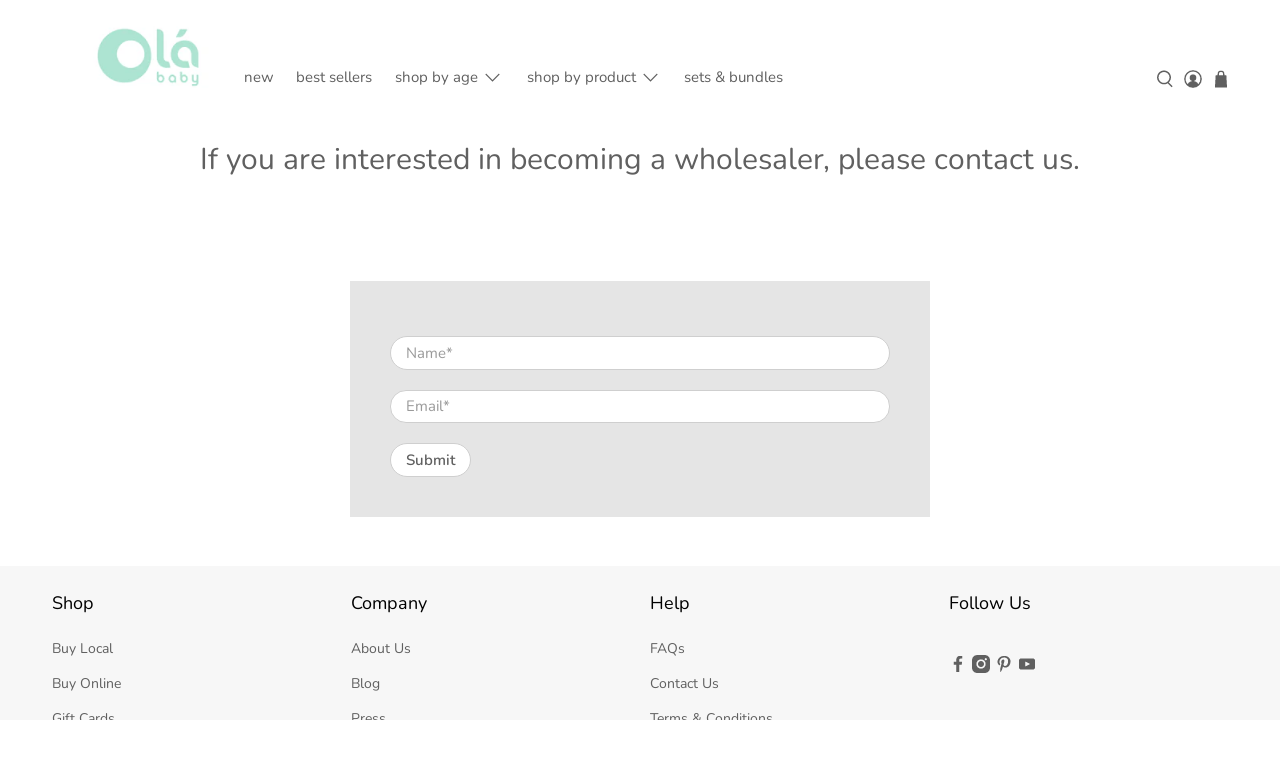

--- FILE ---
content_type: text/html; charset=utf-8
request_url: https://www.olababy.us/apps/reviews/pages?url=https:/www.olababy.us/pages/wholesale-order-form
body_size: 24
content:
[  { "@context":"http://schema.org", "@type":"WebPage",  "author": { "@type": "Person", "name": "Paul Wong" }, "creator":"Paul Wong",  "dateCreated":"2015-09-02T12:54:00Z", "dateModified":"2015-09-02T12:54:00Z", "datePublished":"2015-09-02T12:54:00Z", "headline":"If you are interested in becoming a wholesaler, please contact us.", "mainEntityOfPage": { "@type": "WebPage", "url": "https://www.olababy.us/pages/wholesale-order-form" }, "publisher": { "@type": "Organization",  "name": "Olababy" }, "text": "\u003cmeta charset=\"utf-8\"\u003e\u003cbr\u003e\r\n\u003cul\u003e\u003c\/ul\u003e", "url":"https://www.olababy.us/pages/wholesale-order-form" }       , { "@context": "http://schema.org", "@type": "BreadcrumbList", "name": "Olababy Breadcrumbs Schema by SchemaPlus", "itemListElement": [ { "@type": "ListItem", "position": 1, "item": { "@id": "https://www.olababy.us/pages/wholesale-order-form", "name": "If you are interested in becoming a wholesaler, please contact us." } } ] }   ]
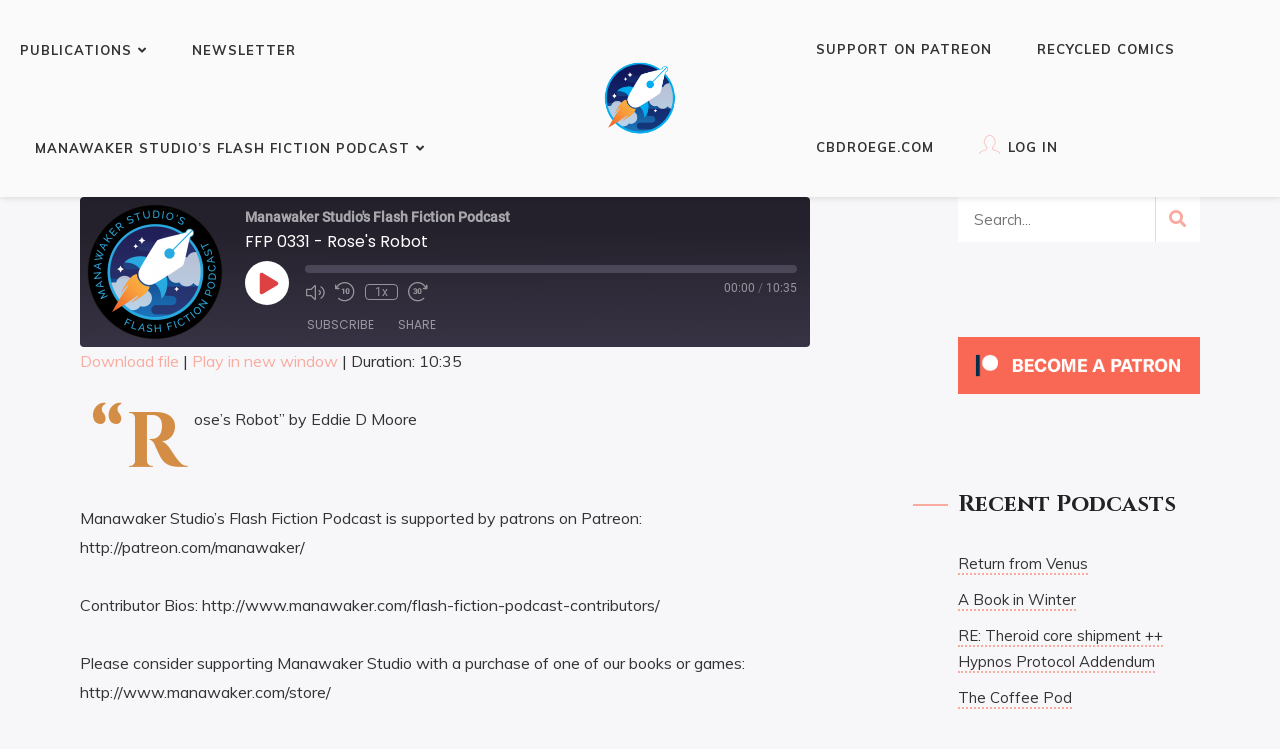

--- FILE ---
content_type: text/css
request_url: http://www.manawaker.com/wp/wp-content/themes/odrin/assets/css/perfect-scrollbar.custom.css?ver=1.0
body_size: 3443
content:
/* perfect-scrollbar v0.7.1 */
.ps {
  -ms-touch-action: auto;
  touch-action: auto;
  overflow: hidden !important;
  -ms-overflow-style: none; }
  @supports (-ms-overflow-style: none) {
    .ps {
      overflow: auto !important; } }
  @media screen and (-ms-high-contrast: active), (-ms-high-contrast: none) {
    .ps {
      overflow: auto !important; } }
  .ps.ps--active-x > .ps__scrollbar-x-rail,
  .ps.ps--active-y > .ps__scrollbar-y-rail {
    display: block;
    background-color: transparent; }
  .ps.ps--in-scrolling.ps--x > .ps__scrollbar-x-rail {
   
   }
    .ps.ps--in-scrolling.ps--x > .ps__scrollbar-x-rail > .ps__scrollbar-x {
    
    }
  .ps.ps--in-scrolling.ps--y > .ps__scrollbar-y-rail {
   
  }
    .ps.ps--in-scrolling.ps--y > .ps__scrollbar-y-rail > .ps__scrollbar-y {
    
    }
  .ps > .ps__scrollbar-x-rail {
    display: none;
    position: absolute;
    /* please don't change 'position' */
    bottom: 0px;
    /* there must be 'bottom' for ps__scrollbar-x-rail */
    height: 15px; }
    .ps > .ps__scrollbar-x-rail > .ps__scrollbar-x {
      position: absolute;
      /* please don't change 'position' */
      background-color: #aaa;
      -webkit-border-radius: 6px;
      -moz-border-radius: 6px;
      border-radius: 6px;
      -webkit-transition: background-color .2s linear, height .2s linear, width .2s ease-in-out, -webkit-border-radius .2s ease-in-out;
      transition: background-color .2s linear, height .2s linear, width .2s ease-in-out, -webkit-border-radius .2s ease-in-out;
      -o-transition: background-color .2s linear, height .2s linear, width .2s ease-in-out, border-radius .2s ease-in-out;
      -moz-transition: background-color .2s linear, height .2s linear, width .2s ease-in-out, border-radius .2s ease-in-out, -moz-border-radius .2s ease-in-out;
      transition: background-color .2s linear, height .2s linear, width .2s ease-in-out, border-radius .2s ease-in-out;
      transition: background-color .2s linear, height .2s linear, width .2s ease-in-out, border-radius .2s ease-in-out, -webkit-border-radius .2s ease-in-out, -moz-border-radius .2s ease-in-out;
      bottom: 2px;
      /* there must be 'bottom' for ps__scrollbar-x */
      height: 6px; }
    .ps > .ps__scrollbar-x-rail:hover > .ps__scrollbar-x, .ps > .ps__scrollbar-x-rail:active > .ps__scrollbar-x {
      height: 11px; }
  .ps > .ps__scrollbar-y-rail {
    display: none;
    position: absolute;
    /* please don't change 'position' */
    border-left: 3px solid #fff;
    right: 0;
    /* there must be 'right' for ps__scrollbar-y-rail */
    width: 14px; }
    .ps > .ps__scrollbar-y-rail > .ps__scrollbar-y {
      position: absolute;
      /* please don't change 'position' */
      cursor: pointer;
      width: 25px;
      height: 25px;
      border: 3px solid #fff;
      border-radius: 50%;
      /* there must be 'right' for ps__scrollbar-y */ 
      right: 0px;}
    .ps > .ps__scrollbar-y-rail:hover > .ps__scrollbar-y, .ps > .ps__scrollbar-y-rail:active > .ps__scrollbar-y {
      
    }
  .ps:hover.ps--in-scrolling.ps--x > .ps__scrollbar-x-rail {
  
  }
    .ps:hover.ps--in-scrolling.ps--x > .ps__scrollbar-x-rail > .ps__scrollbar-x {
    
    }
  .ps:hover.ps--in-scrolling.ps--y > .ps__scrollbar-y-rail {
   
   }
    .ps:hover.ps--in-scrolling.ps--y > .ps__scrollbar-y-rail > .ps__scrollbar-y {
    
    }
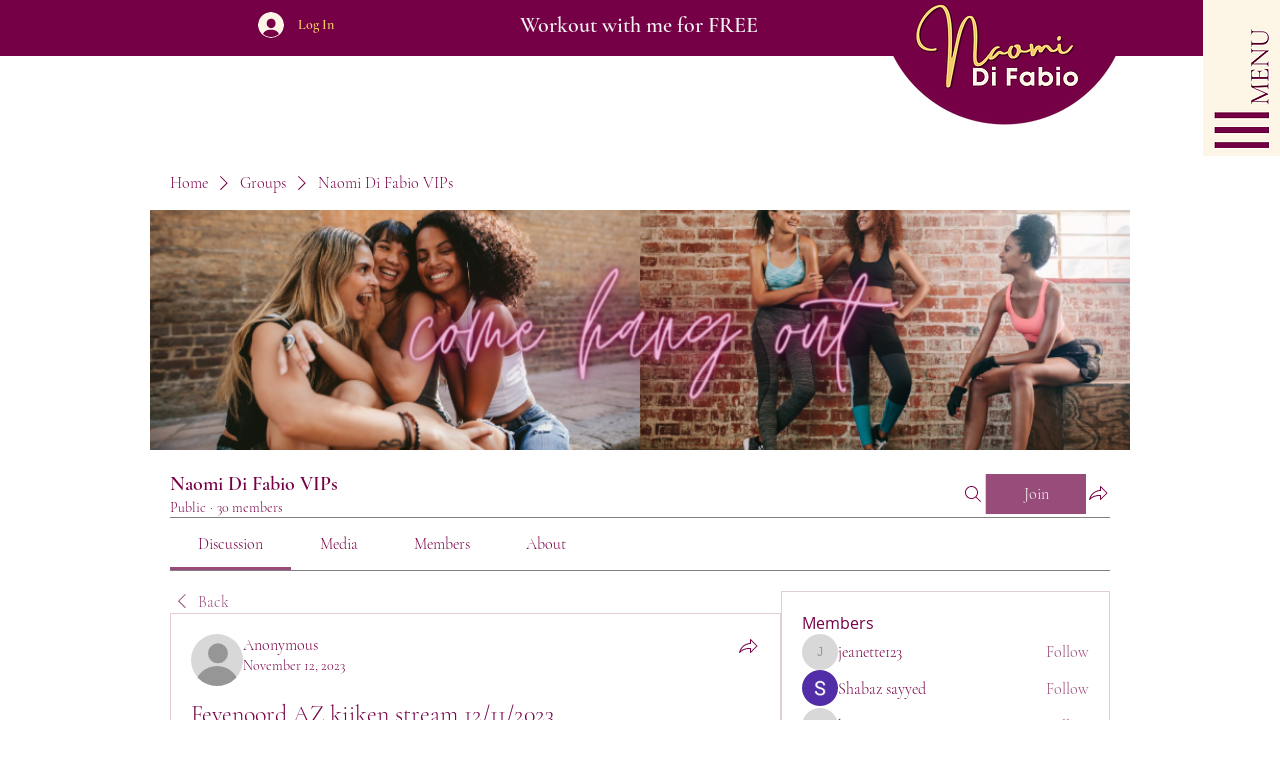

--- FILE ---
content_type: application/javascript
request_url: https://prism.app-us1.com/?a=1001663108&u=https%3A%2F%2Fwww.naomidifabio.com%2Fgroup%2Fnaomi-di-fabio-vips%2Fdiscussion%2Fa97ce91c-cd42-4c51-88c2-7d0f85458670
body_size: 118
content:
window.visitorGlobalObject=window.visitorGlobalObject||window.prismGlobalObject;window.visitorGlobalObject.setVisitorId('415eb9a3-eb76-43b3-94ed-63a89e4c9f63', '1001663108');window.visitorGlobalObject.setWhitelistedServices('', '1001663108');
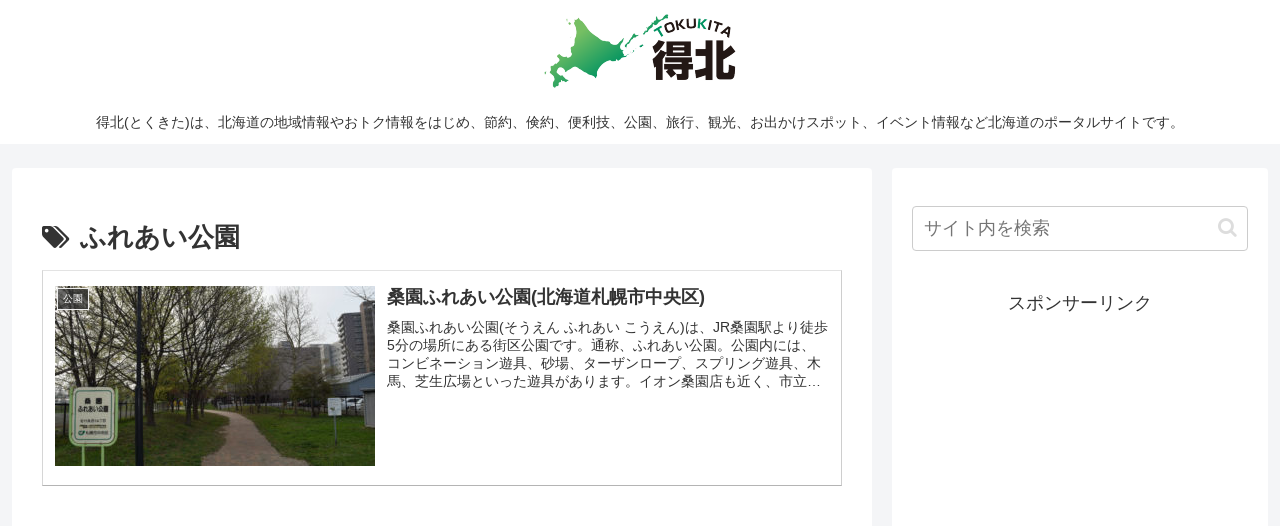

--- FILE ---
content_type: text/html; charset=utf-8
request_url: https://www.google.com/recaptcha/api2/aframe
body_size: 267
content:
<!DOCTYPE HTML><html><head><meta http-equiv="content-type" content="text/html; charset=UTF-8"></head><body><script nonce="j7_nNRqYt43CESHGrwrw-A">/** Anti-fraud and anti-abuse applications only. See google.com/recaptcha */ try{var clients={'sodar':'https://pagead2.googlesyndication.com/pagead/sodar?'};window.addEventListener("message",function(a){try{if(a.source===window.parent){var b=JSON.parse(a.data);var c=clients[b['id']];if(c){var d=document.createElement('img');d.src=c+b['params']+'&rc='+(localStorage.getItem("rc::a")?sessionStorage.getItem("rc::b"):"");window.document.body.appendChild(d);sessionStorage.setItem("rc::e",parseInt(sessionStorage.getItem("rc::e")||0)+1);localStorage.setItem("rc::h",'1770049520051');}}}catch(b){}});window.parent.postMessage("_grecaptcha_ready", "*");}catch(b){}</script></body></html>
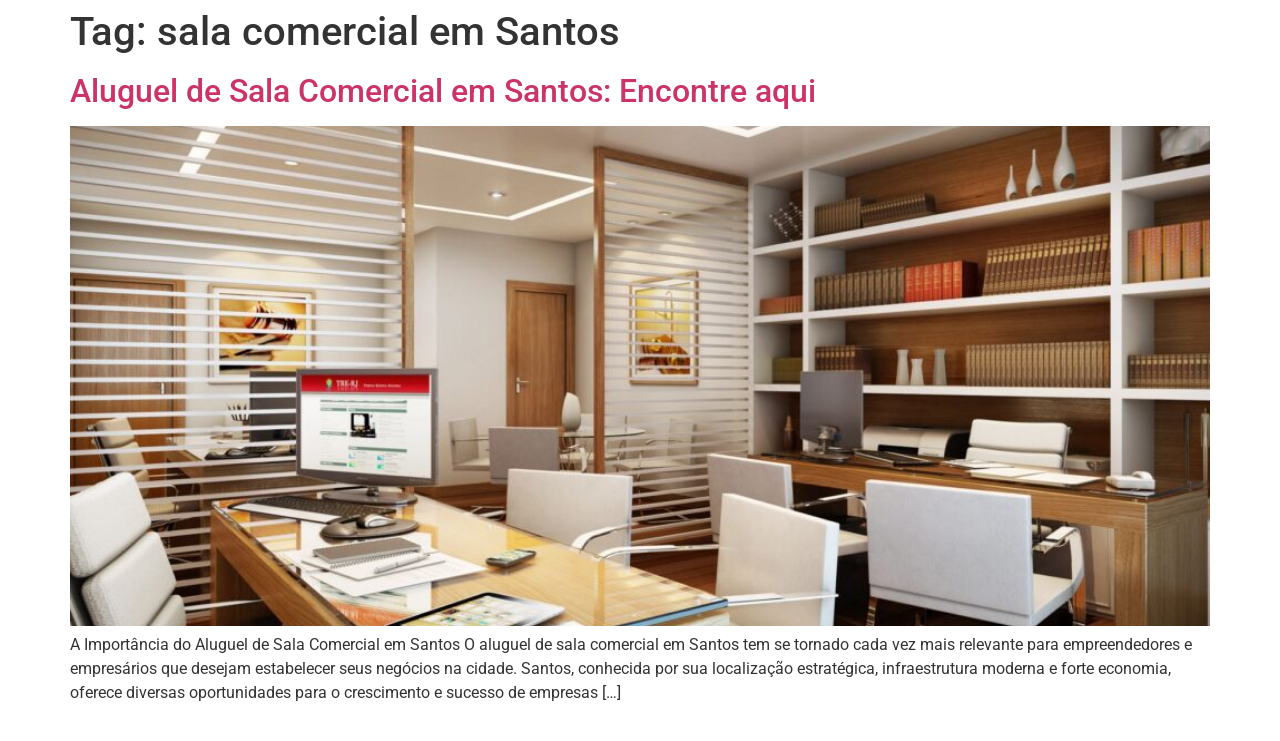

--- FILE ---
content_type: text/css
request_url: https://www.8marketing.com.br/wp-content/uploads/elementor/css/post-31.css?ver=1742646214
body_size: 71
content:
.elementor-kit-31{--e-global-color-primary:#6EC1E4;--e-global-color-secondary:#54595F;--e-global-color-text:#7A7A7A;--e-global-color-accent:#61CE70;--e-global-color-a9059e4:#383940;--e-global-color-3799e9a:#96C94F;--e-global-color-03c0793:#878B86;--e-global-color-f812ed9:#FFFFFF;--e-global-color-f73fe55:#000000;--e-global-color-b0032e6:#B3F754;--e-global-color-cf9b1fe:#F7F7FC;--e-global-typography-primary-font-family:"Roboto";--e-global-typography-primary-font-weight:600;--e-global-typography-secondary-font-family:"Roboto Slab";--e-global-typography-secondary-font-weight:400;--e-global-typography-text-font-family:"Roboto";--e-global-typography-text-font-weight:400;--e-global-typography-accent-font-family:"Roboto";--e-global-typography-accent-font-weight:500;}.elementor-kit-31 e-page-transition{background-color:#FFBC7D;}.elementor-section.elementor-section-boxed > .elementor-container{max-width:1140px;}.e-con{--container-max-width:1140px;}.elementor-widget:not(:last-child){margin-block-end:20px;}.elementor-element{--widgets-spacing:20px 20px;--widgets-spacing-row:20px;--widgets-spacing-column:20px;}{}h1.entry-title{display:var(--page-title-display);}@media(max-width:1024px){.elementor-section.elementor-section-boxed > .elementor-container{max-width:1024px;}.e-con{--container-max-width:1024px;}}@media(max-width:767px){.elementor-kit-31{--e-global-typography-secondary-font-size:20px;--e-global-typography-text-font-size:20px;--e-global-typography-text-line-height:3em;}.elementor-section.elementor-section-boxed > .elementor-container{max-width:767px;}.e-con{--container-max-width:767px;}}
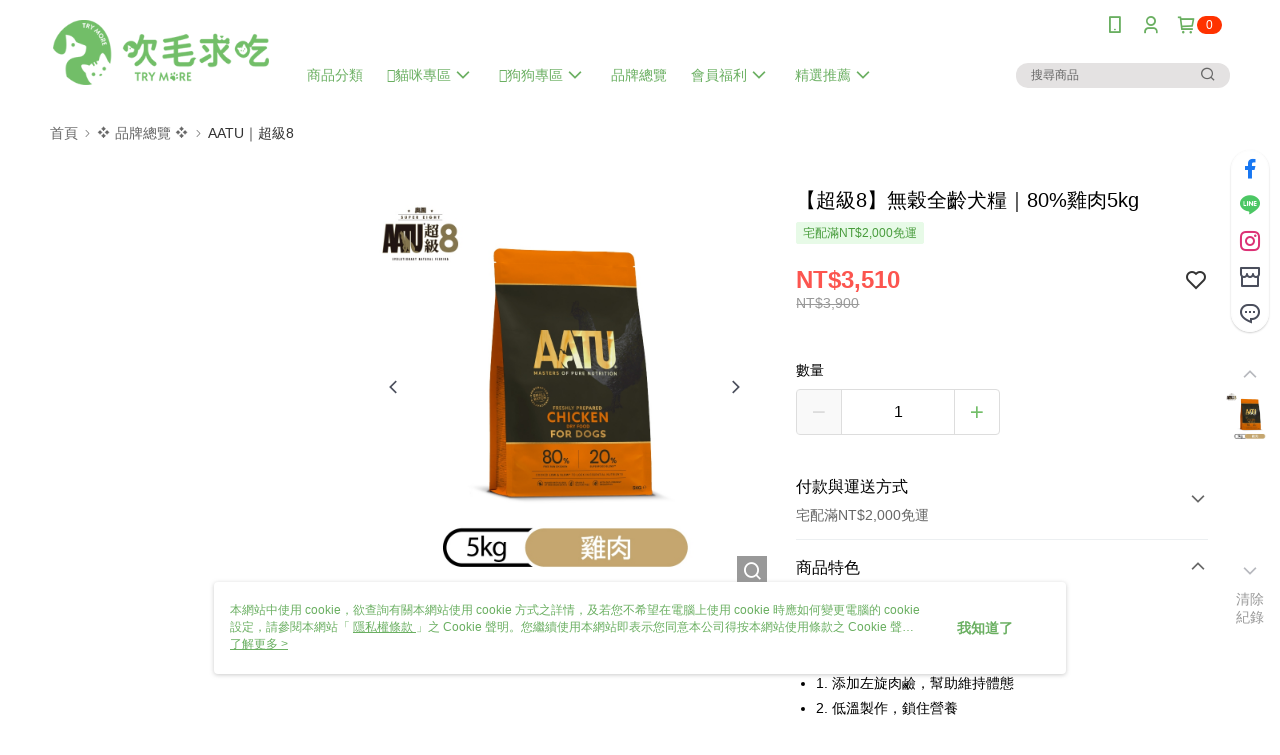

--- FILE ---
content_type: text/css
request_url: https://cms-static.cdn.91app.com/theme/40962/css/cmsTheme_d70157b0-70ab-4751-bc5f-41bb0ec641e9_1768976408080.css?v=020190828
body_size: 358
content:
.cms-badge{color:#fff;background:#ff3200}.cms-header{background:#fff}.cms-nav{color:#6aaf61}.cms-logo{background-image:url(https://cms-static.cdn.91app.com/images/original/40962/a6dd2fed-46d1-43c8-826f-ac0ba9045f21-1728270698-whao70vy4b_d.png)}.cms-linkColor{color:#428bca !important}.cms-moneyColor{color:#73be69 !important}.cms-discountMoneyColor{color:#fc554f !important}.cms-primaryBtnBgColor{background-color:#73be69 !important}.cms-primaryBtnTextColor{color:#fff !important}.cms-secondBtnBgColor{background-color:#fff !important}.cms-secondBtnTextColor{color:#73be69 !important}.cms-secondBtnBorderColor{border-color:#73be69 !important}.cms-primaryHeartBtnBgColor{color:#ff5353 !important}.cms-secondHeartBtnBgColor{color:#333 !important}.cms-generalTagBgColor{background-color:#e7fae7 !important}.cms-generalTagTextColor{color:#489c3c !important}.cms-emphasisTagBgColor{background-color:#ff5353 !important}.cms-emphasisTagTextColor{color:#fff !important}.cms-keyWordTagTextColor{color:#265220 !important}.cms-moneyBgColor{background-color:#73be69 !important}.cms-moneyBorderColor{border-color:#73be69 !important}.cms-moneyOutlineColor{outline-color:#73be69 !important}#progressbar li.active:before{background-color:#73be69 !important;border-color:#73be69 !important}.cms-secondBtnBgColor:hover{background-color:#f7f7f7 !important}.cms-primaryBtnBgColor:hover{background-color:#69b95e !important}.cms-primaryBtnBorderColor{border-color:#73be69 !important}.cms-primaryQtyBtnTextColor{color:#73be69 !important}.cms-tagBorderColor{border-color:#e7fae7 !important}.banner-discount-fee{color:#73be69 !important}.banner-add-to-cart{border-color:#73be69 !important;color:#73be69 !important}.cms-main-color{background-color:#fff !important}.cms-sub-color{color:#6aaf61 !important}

---+---

What to do - Return every line of the records in which the word "solid" is found.

Expected answer -
    border-left: 3px solid #fff;
      border: 3px solid #fff;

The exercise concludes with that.